_Quoted passage_.
Mercer Wealth, which globally has $160 billion in AUM, plans to boost its AUM in the region to $2-$3bn in the next 2-3 years from the present $1bn, said Yasir AbuShaban, a Dubai-based principal with Mercer Wealth.

Within the next two to three years, we are looking at reaching $2 to $3 billion as a conservative estimate and we do see an opportunity to do so,” said Mr AbuShaban.

Mercer does not directly make investments, but allocates clients’ money they have discretion to, to professional asset managers. They also provide advice to clients.

“We have buying power. We can negotiate on their (client’s) behalf with asset managers to provide them lower fees than they otherwise would have to get on their own,” he added.

Mercer Wealth’s clients include sovereign wealth funds, family offices, and insurance companies among others.

From its office in Dubai, Mercer also looks after Africa, India and Turkey, where they also see opportunity for growth.

Wealth creation in Middle East and Africa (MEA) grew 8.5 per cent to $8.1 trillion last year from $7.5tn in 2015, higher than last year’s global average of 6 per cent and the second-highest growth in a region after Asia-Pacific which grew 9.9 per cent, according to consultancy Boston Consulting Group (BCG). In the region, where wealth grew just 1.9 per cent in 2015 compared with 2014, a pickup in oil prices has helped in wealth generation.

BCG is forecasting MEA wealth will rise to $12tn by 2021, growing at an annual average of 8 per cent.

Drivers of wealth generation in the region will be split evenly between new wealth creation and growth of performance of existing assets, according to BCG.

Another general trend in the region is clients’ looking for a comprehensive approach to investing, according to Mr AbuShaban.

_Record extracts_.
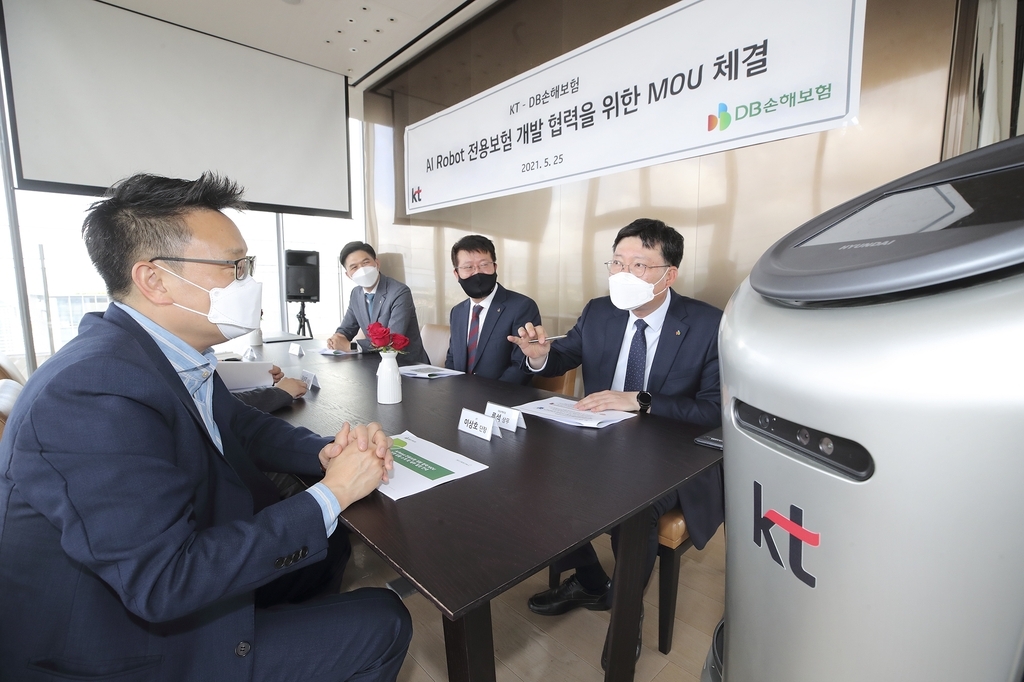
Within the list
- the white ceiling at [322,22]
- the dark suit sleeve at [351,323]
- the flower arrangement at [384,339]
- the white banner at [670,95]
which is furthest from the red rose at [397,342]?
the white ceiling at [322,22]

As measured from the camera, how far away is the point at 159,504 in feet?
2.34

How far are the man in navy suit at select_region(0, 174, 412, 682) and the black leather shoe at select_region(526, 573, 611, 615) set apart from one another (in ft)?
2.75

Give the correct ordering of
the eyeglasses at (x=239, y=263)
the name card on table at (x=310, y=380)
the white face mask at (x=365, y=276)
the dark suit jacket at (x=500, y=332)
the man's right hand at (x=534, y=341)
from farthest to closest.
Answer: the white face mask at (x=365, y=276)
the dark suit jacket at (x=500, y=332)
the name card on table at (x=310, y=380)
the man's right hand at (x=534, y=341)
the eyeglasses at (x=239, y=263)

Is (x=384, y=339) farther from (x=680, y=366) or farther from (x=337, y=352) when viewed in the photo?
(x=337, y=352)

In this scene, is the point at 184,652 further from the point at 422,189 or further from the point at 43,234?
the point at 43,234

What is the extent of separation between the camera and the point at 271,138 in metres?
4.74

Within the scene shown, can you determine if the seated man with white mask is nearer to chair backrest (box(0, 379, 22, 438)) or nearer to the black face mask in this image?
the black face mask

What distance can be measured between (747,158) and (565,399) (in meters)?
1.56

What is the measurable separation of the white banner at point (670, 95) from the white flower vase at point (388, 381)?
1.40 metres

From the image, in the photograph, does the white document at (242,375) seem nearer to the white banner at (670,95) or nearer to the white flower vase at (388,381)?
the white flower vase at (388,381)

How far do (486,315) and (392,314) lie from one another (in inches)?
45.0

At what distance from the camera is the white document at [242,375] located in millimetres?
1800

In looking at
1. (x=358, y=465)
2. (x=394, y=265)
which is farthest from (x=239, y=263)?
(x=394, y=265)

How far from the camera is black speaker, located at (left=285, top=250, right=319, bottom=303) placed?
497cm
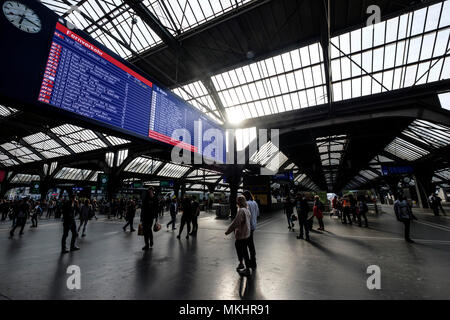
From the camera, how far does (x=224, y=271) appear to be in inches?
156

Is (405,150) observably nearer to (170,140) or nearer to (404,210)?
(404,210)

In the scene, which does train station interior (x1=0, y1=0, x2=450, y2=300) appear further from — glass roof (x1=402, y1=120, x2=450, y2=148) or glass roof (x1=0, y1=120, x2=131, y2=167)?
glass roof (x1=0, y1=120, x2=131, y2=167)

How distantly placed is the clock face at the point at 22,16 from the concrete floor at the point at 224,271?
5.21 metres

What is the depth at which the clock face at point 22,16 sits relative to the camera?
389 centimetres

_Task to complete_. Write out, word for word, the section of the Mercer Wealth article above that begins with the words containing "Within the next" and ends with "said Mr AbuShaban.".

_Response to this exercise_.
Within the next two to three years, we are looking at reaching $2 to $3 billion as a conservative estimate and we do see an opportunity to do so,” said Mr AbuShaban.